Aim of the exercise
Beginning at the line with "For the black", output each line to the end of the listing below exactly, please.
═══ Input data ═══
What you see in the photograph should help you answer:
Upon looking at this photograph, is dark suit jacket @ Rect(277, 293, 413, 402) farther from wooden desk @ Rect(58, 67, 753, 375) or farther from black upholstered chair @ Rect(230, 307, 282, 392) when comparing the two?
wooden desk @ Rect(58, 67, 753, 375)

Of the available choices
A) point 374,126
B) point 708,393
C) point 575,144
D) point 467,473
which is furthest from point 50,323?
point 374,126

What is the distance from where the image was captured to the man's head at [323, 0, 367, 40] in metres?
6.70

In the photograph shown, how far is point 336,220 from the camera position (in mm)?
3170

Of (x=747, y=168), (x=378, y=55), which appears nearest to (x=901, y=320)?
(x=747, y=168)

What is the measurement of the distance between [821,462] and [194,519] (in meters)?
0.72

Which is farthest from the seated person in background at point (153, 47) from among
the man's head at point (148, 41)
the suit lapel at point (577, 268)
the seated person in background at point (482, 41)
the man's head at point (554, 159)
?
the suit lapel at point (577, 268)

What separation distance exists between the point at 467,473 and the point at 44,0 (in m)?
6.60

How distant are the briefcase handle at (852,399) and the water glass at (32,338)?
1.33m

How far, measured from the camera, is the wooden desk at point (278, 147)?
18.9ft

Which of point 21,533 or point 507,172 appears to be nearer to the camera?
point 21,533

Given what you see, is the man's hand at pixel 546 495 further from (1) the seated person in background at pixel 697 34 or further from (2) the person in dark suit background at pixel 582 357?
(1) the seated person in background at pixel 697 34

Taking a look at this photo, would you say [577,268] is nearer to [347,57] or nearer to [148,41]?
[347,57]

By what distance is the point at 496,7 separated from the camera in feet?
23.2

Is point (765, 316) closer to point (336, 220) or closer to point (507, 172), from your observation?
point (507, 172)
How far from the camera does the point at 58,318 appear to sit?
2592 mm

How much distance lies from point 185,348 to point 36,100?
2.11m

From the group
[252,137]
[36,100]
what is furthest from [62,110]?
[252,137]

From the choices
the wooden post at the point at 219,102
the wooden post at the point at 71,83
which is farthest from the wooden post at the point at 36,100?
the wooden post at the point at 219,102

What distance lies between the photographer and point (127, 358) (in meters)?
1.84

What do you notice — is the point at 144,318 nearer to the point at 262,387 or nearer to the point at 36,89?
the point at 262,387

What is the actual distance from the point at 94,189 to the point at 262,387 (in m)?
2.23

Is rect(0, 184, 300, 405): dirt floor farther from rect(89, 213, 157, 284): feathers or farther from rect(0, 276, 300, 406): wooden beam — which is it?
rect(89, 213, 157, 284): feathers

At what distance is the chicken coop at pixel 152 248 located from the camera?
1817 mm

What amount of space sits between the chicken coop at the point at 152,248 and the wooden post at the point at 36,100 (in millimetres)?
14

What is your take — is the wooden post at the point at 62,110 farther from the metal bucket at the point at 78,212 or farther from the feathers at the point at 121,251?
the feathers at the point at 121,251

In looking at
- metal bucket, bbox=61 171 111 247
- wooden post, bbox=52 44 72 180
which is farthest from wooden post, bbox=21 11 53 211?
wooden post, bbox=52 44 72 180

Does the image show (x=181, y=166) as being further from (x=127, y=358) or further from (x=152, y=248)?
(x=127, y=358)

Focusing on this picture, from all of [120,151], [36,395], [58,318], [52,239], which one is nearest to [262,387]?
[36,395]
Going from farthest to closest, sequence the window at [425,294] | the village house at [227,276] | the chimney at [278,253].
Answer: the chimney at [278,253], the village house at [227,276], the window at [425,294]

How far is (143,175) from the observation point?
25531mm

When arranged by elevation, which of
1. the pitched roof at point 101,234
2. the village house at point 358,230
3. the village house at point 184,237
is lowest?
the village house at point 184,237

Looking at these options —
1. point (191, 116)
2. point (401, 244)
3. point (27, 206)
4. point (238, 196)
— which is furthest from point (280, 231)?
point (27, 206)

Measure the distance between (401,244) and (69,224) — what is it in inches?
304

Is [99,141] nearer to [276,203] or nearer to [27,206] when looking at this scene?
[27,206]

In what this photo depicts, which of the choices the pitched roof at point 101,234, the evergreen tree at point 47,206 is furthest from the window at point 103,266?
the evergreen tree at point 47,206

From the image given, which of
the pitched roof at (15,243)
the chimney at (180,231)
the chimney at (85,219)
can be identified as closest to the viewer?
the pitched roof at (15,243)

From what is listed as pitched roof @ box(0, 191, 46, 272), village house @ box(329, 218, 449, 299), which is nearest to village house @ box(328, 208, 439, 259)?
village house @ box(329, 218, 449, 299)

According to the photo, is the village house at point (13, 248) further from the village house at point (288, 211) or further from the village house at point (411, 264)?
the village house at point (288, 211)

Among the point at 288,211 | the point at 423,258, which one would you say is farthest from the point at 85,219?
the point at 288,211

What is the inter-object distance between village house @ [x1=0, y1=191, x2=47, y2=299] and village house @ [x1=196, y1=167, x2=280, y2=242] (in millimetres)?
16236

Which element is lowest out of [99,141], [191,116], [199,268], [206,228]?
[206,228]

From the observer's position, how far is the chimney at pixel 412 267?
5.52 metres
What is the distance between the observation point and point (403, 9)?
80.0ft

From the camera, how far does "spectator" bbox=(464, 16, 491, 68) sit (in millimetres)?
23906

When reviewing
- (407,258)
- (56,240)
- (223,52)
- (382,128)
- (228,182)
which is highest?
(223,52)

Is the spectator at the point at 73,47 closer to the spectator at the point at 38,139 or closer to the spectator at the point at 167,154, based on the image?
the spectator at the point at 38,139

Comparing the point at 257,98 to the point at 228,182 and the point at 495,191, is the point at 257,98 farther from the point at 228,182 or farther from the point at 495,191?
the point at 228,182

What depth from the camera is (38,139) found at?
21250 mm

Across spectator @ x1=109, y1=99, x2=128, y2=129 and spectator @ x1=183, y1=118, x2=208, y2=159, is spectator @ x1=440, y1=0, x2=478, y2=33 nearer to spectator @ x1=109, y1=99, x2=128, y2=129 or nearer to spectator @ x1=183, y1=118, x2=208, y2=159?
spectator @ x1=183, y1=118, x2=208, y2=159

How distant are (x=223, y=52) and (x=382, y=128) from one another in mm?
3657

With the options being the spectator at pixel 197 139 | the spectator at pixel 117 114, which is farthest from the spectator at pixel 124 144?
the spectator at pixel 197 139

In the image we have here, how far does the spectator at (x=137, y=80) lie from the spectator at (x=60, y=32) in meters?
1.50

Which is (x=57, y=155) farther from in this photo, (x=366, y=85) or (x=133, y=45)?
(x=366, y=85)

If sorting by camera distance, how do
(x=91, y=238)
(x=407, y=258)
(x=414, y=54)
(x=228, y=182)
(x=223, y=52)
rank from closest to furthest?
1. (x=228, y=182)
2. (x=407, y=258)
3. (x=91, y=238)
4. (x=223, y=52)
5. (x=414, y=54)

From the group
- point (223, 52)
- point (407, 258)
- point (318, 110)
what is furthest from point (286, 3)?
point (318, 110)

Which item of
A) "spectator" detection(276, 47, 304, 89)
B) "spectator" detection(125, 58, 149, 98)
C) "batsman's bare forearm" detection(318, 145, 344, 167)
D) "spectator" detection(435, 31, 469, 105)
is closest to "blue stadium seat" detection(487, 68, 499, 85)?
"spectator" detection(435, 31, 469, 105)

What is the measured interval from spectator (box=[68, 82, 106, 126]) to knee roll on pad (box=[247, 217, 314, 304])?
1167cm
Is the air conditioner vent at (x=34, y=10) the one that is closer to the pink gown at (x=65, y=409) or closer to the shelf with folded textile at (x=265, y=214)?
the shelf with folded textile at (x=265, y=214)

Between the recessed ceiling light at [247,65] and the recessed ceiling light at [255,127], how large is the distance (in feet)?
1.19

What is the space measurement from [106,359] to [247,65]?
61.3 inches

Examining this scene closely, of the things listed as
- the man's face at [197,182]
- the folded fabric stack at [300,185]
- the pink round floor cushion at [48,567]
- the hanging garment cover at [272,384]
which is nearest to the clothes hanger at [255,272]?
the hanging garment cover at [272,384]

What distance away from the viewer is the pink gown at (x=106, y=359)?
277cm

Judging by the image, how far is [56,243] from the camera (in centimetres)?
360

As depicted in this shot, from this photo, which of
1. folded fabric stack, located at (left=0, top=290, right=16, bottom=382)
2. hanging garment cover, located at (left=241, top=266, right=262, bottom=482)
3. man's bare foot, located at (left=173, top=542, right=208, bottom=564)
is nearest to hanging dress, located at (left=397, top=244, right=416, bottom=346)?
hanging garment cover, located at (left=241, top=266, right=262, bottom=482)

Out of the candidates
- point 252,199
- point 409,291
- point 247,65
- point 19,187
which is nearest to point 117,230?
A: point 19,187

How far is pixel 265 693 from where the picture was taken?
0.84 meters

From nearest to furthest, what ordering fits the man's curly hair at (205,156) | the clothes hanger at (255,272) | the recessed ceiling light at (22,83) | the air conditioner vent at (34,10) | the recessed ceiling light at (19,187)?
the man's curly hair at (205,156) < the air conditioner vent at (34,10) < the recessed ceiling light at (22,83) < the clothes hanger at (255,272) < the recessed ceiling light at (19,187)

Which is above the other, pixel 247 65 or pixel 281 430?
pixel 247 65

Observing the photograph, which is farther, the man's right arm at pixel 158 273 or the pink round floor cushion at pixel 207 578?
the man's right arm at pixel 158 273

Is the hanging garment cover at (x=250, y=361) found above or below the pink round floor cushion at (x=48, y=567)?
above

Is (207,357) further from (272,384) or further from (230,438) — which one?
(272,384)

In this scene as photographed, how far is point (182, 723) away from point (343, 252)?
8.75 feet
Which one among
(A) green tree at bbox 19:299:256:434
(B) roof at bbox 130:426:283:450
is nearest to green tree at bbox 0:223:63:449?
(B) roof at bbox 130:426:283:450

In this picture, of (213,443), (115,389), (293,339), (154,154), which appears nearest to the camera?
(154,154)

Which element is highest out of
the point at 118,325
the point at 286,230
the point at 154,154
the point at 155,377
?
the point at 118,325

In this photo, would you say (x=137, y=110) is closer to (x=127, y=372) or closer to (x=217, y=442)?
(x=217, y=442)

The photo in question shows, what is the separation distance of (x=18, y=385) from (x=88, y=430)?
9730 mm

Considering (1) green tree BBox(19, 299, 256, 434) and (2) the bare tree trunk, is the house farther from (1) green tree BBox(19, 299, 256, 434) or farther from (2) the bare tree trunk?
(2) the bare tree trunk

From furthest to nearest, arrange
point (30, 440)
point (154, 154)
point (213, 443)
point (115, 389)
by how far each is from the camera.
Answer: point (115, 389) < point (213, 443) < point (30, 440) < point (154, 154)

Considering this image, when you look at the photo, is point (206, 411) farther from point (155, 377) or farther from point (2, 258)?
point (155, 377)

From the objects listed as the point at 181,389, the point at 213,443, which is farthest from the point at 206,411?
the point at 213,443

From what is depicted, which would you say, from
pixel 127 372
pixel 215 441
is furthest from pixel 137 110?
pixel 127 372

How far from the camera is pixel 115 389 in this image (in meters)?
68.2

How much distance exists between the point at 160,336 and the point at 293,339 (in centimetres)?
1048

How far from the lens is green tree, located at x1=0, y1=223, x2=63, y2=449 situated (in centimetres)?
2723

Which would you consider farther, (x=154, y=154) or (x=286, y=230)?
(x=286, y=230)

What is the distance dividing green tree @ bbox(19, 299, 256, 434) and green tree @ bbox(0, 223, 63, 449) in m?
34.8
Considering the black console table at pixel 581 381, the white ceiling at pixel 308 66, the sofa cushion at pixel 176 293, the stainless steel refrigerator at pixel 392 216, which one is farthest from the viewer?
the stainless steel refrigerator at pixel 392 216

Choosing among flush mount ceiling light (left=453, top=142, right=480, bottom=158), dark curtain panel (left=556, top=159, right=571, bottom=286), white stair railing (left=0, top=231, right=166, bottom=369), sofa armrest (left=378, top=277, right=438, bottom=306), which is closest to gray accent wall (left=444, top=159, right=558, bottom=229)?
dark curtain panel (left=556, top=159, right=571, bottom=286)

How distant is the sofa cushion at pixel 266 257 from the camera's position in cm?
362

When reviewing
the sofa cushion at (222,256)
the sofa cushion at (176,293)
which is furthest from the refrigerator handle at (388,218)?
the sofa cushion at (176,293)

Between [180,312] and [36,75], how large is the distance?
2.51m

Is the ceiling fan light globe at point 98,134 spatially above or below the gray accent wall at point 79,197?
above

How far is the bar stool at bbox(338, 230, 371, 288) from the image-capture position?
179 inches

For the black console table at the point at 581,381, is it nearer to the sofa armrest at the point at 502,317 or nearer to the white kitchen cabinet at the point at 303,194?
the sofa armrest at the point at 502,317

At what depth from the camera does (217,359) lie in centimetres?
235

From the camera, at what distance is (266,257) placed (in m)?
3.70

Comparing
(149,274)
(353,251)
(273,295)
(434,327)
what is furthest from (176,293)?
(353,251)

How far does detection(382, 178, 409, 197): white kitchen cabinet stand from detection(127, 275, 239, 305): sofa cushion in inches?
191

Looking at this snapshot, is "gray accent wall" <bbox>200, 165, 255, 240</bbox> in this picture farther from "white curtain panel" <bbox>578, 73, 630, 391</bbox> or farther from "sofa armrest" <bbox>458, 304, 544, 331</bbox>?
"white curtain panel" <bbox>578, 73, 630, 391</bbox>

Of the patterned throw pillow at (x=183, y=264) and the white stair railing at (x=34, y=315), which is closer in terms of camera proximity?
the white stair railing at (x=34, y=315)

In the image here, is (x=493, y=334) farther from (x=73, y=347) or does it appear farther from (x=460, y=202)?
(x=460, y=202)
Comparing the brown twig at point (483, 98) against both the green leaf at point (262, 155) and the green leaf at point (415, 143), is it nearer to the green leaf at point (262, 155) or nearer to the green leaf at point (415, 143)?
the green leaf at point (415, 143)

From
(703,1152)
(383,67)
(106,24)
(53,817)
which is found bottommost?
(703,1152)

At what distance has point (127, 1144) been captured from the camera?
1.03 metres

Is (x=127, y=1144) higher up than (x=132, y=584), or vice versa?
═══
Result
For the black console table at the point at 581,381, is it nearer to the sofa armrest at the point at 502,317 or nearer to the white kitchen cabinet at the point at 303,194?
the sofa armrest at the point at 502,317

At what depth from the camera does (217,359) lie in centimetres?
235

From the camera, at what distance is (266,257) placed (in m)?
3.70

Comparing
(149,274)
(353,251)
(273,295)
(434,327)
what is furthest from (176,293)?
(353,251)

How far does detection(382, 178, 409, 197): white kitchen cabinet stand from detection(127, 275, 239, 305): sofa cushion in inches?
191

Looking at this snapshot, is "gray accent wall" <bbox>200, 165, 255, 240</bbox> in this picture farther from "white curtain panel" <bbox>578, 73, 630, 391</bbox> or farther from "sofa armrest" <bbox>458, 304, 544, 331</bbox>?
"white curtain panel" <bbox>578, 73, 630, 391</bbox>

Of the patterned throw pillow at (x=183, y=264) and the white stair railing at (x=34, y=315), which is closer in terms of camera proximity?
the white stair railing at (x=34, y=315)

In the image here, is (x=493, y=334) farther from (x=73, y=347) or does it appear farther from (x=460, y=202)?
(x=460, y=202)
Comparing the brown twig at point (483, 98) against both the green leaf at point (262, 155) and the green leaf at point (415, 143), is it nearer to the green leaf at point (262, 155) or nearer to the green leaf at point (415, 143)?
the green leaf at point (415, 143)

From
(703,1152)
(383,67)
(106,24)
(53,817)
which is found bottommost?
(703,1152)

At what distance has point (127, 1144) been captured from the camera?
1.03 metres

Is (x=127, y=1144) higher up than (x=132, y=584), or vice versa?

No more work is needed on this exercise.